Bizde açıklanan Aralık ayı tüketici güven endeksi, 2017 yılında 65 iken 2018 yılında yüzde 58'e geriledi. Yine üretici ve tüketiciyi birlikte değerlendiren ekonomik güven endeksi ise geçen sene Aralık ayında 95 iken bu sene 75'e geriledi.
Bu endekslerde 100 altı güvensizliği gösteriyor. Üretici ve tüketici güveni, iç dinamiklerin harekete geçmesini, tüketim ve yatırıma yönelmesini sağlar.
Üretici ve tüketici güven duymazsa, yabancı sermaye nasıl güven duyar?
OECD'nin 2018 son raporunda da Türkiye'de maliye ve para politikalarında işletmelerin, hane halkının ve yatırımcıların güvenini yeniden kazanmanın çok önemli olduğu vurgulandı.
Bir ekonomide güven çok düşükse, ekonomik krizlerin bunalıma dönüşme riski de yüksektir.

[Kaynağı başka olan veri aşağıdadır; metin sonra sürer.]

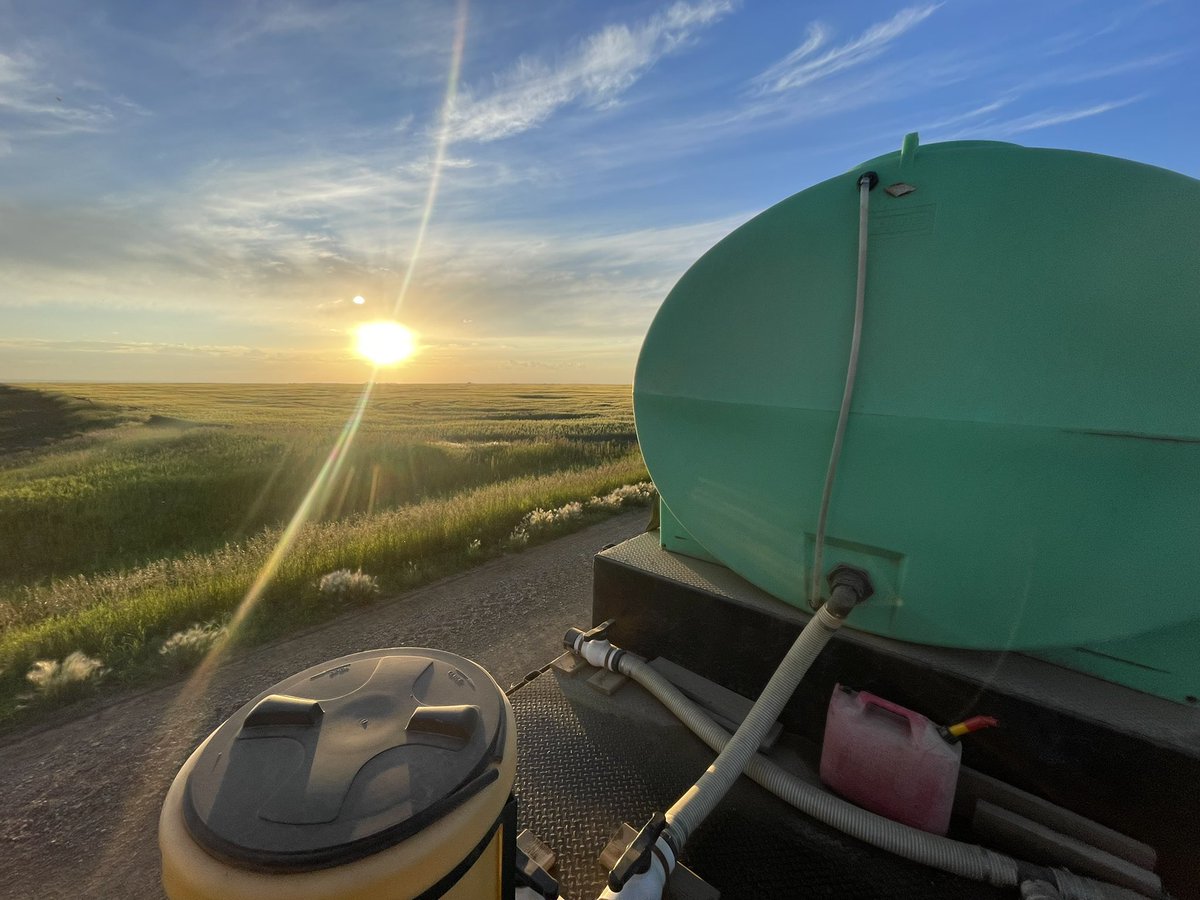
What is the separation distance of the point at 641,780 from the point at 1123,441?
2.37 meters

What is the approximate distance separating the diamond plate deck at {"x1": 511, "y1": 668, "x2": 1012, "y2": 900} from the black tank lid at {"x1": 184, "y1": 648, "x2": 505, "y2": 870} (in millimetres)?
1161

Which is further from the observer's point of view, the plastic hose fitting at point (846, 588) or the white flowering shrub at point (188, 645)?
the white flowering shrub at point (188, 645)

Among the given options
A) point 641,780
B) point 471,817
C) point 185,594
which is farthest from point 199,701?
point 471,817

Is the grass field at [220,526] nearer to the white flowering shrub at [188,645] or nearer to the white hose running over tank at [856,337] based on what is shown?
the white flowering shrub at [188,645]

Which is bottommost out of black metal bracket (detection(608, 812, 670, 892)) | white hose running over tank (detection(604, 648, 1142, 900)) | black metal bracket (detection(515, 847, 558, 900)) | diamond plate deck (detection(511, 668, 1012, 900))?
diamond plate deck (detection(511, 668, 1012, 900))

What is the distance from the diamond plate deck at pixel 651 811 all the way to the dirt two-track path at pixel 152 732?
4.20 ft

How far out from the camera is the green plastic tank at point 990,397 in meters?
1.72

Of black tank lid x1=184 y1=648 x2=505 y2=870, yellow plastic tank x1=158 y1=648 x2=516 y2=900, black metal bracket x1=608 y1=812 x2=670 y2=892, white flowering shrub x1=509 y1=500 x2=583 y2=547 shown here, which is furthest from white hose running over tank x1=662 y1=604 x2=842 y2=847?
white flowering shrub x1=509 y1=500 x2=583 y2=547

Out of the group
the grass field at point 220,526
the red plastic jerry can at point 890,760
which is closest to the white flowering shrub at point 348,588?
the grass field at point 220,526

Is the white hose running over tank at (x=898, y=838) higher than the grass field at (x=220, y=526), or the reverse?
the white hose running over tank at (x=898, y=838)

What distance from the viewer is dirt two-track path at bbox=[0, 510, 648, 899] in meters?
2.48

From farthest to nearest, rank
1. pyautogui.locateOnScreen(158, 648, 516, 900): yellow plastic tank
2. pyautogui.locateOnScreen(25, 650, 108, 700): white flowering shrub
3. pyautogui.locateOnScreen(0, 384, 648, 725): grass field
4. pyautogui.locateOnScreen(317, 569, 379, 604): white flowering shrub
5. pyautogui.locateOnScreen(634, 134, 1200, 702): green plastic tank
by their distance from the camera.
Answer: pyautogui.locateOnScreen(317, 569, 379, 604): white flowering shrub
pyautogui.locateOnScreen(0, 384, 648, 725): grass field
pyautogui.locateOnScreen(25, 650, 108, 700): white flowering shrub
pyautogui.locateOnScreen(634, 134, 1200, 702): green plastic tank
pyautogui.locateOnScreen(158, 648, 516, 900): yellow plastic tank

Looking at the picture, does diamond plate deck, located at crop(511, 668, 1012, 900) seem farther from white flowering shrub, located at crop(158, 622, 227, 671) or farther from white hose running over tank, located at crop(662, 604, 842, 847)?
white flowering shrub, located at crop(158, 622, 227, 671)

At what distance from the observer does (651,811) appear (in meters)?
2.37
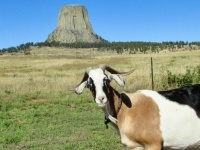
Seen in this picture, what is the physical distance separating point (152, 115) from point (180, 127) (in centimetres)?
46

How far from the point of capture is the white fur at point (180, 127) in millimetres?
5754

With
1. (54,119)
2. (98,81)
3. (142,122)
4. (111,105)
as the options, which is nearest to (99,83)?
(98,81)

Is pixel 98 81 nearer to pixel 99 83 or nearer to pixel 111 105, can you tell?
pixel 99 83

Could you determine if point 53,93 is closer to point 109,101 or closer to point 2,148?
point 2,148

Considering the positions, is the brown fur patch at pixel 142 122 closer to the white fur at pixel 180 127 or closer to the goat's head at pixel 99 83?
the white fur at pixel 180 127

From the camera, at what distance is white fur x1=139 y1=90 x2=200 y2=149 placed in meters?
5.75

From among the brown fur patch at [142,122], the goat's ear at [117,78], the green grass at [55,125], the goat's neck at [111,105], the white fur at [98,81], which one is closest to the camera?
the white fur at [98,81]

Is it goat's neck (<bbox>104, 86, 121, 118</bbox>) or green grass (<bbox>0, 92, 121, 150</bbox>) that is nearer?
goat's neck (<bbox>104, 86, 121, 118</bbox>)

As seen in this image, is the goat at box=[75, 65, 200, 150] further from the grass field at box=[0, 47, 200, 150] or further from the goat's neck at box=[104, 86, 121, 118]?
the grass field at box=[0, 47, 200, 150]

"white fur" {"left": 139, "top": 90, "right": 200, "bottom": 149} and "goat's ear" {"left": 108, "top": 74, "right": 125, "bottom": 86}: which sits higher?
"goat's ear" {"left": 108, "top": 74, "right": 125, "bottom": 86}

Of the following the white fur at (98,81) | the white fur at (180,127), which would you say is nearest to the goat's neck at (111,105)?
the white fur at (98,81)

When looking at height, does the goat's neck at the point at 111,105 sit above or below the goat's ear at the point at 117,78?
below

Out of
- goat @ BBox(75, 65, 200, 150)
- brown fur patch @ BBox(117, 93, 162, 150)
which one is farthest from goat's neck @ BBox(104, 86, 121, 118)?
brown fur patch @ BBox(117, 93, 162, 150)

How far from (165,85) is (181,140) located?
41.4 ft
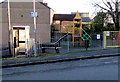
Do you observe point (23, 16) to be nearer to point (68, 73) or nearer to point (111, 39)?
point (111, 39)

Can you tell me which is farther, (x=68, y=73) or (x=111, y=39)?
(x=111, y=39)

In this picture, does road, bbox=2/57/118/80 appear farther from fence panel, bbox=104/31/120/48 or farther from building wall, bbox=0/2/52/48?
building wall, bbox=0/2/52/48

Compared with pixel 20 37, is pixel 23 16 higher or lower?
higher

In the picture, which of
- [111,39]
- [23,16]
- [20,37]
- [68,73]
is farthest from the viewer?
[23,16]

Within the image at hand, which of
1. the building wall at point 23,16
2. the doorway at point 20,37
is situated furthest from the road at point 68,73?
the building wall at point 23,16

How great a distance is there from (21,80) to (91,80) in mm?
2619

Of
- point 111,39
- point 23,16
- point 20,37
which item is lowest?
point 111,39

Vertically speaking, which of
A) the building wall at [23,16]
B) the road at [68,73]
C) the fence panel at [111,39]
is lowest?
the road at [68,73]

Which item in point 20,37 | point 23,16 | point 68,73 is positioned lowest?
point 68,73

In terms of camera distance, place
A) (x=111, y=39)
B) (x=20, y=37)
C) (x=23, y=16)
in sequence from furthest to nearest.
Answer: (x=23, y=16) → (x=111, y=39) → (x=20, y=37)

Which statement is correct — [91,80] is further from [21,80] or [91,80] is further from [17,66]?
[17,66]

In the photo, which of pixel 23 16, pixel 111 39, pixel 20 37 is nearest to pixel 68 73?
pixel 20 37

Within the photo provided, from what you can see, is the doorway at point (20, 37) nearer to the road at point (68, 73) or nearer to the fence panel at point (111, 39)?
the road at point (68, 73)

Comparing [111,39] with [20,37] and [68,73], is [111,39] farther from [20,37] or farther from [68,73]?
[68,73]
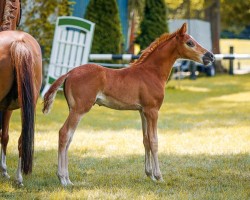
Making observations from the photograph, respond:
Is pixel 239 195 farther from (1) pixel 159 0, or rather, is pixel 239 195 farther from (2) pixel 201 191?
(1) pixel 159 0

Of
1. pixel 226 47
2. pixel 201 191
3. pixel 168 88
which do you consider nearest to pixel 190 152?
pixel 201 191

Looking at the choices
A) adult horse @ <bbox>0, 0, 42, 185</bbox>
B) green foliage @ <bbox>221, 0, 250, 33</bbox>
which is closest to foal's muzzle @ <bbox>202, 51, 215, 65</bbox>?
adult horse @ <bbox>0, 0, 42, 185</bbox>

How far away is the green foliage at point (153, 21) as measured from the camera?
21125 millimetres

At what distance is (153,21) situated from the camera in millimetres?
21203

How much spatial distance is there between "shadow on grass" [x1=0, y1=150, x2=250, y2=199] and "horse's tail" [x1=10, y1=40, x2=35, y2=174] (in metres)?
0.41

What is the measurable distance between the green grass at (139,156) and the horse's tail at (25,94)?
1.35 feet

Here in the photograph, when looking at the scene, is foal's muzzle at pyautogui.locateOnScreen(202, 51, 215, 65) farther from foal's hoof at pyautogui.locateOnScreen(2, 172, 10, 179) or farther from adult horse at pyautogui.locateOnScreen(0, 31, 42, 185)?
foal's hoof at pyautogui.locateOnScreen(2, 172, 10, 179)

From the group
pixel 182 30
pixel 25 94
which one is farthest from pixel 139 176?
pixel 25 94

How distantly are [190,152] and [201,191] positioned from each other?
2.72m

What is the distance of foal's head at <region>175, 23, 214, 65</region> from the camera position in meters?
6.97

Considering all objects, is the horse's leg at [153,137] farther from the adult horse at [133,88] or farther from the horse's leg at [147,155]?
the horse's leg at [147,155]

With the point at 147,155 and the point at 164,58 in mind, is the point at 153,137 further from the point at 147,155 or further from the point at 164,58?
the point at 164,58

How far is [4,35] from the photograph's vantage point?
6320 mm

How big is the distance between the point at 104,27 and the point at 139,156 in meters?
11.1
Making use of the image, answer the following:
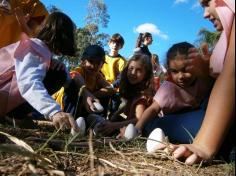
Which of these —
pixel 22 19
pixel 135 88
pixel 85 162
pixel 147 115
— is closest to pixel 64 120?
pixel 85 162

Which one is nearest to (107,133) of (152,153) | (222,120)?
(152,153)

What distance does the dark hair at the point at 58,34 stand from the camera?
99.0 inches

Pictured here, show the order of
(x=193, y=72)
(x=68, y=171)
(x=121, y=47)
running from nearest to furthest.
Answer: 1. (x=68, y=171)
2. (x=193, y=72)
3. (x=121, y=47)

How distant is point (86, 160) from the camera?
4.30 feet

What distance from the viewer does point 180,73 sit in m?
2.40

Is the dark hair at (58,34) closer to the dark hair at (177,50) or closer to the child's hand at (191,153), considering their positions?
the dark hair at (177,50)

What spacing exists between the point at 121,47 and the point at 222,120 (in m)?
4.50

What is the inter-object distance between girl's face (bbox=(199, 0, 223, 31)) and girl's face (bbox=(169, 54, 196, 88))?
1.39 ft

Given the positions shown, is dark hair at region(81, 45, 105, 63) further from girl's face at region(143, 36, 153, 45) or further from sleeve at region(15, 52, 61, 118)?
girl's face at region(143, 36, 153, 45)

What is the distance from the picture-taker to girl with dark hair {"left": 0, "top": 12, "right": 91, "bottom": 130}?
1.94 meters

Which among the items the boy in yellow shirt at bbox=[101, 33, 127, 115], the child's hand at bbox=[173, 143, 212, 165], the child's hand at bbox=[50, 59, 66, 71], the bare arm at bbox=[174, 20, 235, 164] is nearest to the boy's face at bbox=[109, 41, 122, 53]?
the boy in yellow shirt at bbox=[101, 33, 127, 115]

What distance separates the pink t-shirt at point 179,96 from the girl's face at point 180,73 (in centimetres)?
4

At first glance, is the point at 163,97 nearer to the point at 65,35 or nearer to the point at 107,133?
the point at 107,133

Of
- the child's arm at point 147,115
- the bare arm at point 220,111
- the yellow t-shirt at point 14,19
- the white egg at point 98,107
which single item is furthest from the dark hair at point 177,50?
the yellow t-shirt at point 14,19
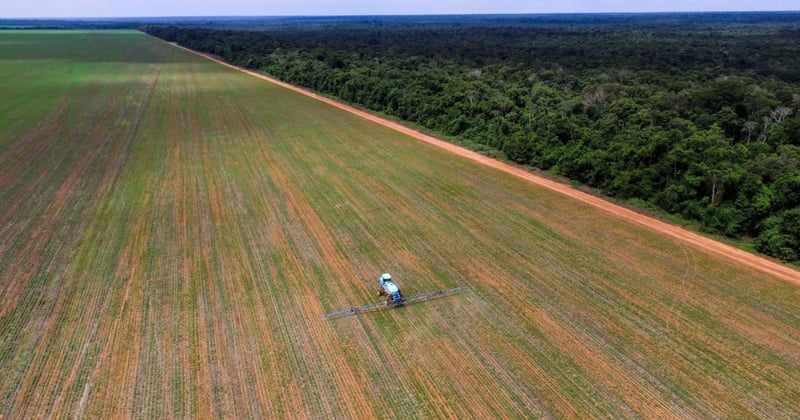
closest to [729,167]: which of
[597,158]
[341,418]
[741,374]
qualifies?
[597,158]

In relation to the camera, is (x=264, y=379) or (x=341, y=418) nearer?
(x=341, y=418)

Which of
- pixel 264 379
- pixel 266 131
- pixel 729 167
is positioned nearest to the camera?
pixel 264 379

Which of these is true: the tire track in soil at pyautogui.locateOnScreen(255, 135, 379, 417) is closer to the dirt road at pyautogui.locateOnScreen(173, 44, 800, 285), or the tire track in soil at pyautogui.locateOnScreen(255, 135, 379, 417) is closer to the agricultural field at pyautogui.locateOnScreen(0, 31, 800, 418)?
the agricultural field at pyautogui.locateOnScreen(0, 31, 800, 418)

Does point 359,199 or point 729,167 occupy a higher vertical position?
point 729,167

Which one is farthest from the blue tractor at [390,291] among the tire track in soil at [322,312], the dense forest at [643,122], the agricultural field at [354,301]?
the dense forest at [643,122]

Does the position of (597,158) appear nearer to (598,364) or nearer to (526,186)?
(526,186)

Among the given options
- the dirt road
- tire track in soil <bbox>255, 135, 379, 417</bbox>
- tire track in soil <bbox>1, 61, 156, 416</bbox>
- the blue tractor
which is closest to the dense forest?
the dirt road
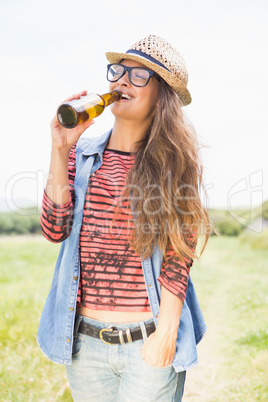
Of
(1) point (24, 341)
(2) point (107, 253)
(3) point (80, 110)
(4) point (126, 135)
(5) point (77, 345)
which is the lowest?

Krizden bunalıma dönüşmüş iki ülke var. Birisi, Venezuela... Diğeri İran. Her iki ülkede de demokrasi askıya alınmıştır.
Türkiye her zaman, iç ve dış risklerden çıkış yolu bulmuştur. Zor şartlar aynı zamanda çözümleri de yaratmıştır.
2019'un ilk gündemi hukuk, demokrasi ve insan haklarında iyileştirme olmalıdır.
2- Ekonomik anlamda gündem; kaynakların siyasi iktidar tarafından sürekli seçim popülizminde kullanılmasını önlemek olmalıdır.
Bu görev kısa dönemde siyasi iktidarın görevidir.
Siyasi iktidar bugüne kadar her seçimde yaptığı popülizmin ekonomiyi bu duruma getirdiğinin bilincinde olmalıdır. Her seçim daha fazla popülizm gerektirir. Bu durum sürdürülemez.
Ülkeyi popülizm tuzağından kurtarmak kısa ve uzun dönemde halkın görevidir. Halk bilinçli olup seçimde popülizme hayır derse, hiçbir siyasi iktidar bu yolu denemez.
Halk bilinçli olmalıdır. Çünkü popülizmin maliyetini her zaman halk çekiyor. Zira ekonomide devlet kaynaklarının popülist amaçla kullanılması bir defa başlayınca her seçimde daha çok büyümesi gerekir. Bu yola giren siyasi iktidar ekonomide kaynakları etkin ve verimli kullanamaz. Kamu kaynaklarını çarçur etmiş olur. Bütçe ile yatırım yaparak istihdam yaratamaz. Neticede ekonomik krizin en büyük tetikçisi popülizm olur.
Türkiye'de halkın vergileri bütçe kanalıyla popülist amaçla kullanılmaktadır. Bu çerçevede, bütçenin seçim amaçlı kullanılması, kamu imkânlarının seçim için seferber edilmesi, mitinglerde kamu arabalarının ve memurların kullanılması, seçim süresince yapılan yardımlar kamu kaynaklarının yersiz kullanılması demektir.
En taze örnek; Tarım Bakanı'nın çiftçiye 972 milyon lira destek dağıtılacağını açıklamasıdır. CHP Bursa milletvekili ise bu 972 milyon liranın bir kısmının geçmişten kalan çiftçi alacakları olduğunu (2017 buzağı desteği; 6 ay önceki süt primi ve 2 yıldır yapılmayan besi desteği); çiğ süt desteğine verilecek ilave 15 kuruşun da Eylül 2018-Mart 2019 arasında yani yalnızca seçim odaklı olarak verileceğini açıkladı.
Karar halkındır. Seçmenindir. Ya kısa dönemli popülist çıkarları ya da uzun dönemli siyasi, sosyal ve ekonomik istikrarı tercih eder.